Hot pixels within the corrected data will be set to zero.  Note that the search for hot pixels is performed on the correcteddata (probably it should be performed on raw data instead?), so if you decide to change the corrections (e.g. darkcal, gainmap), the resulting hot pixel maps may differ.

useSubtractPersistentBackground (0)

Subtract the pixel-by-pixel median background calculated from the previous N frames (N set by the keyword bgRecalc, but apparently it cannot exceed 50 frames – it can, if bgbuffer is made large enough).

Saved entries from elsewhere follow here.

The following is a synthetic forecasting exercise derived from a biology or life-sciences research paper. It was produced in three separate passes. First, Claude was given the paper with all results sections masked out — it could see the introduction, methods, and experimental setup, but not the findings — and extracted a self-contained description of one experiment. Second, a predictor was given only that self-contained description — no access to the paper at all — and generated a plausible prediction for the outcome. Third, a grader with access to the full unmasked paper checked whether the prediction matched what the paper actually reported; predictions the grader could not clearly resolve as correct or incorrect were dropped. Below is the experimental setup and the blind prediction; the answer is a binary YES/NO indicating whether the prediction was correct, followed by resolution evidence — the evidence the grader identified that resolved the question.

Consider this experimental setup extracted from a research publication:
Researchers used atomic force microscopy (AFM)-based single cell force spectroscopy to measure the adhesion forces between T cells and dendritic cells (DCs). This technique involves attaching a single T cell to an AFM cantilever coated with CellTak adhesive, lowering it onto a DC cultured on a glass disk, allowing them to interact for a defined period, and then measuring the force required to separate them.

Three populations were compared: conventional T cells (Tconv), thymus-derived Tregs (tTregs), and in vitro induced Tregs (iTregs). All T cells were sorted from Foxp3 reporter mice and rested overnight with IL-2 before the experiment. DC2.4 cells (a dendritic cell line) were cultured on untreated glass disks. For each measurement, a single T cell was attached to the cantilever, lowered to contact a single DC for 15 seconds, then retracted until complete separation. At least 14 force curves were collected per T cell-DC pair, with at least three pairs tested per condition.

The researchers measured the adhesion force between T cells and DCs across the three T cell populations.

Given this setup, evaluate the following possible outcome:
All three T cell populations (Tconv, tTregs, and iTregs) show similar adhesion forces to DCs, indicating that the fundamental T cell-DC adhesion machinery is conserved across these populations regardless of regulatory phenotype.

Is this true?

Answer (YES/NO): NO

useLocalBackgroundSubtraction (0)

Prior to peak searching, transform the image by subtracting the median value of nearby pixels.  The median is calculated from a box surrounding each pixel.  The size of the box is equal to localBackgroundRadius*2 + 1

Bad pixels and detector edge effects are not accounted for (i.e., if most nearby pixels are bad, the local median will be equal to zero). This is somewhat slower, but very effective for nanocrystal data.

localBackgroundRadius (3)

See keyword useLocalBackgroundSubtraction.

Background calculation tuning

bgMemory (50)

See keyword useSubtractPersistentBackground.

bgRecalc (50)

Strange, this *almost* does the same thing as bgMemory, butif bgRecalc is less than the default value of bgMemory, that default value will be used?

This sets how often the program pauses to recalculate background and hot pixel values.  It is typically the same as the buffer size, but since recalculation is a thread blocking process, setting this to happen less frequently (eg: every 200 or 500 frames) speeds up execution.

bgMedian (0.5)

Rather than using the usual median value for background, you can optionally choose any arbitrary K-th smallest element equal to bgMedian*bgMemory.  Neat!

bgIncludeHits (0)

Include hits in the background running buffer.

bgNoBeamReset (0)

Used to reset the background buffer whenever LCLS beam dies, defined as when GMD<0.2mJ.  (not implemented)

bgFiducialGlitchReset (0)

Used to restart backgrounds when LCLS unexpected changes operating frequency.  This was a problem on hot days in the June 2010 data set. (not implemented)

Automatic hot pixel calculation

hotpixFreq (0.9)

See keyword useAutoHotPixel.

hotpixADC (10000)

See keyword useAutoHotPixel.

hotpixMemory (50)

See keyword useAutoHotPixel.

Pixel saturation

maskSaturatedPixels (0)

Search each image for saturated pixels, and mask them prior to further analysis.  Saturated pixels are identified by a simple global threshold value set by the keyword pixelSaturationADC.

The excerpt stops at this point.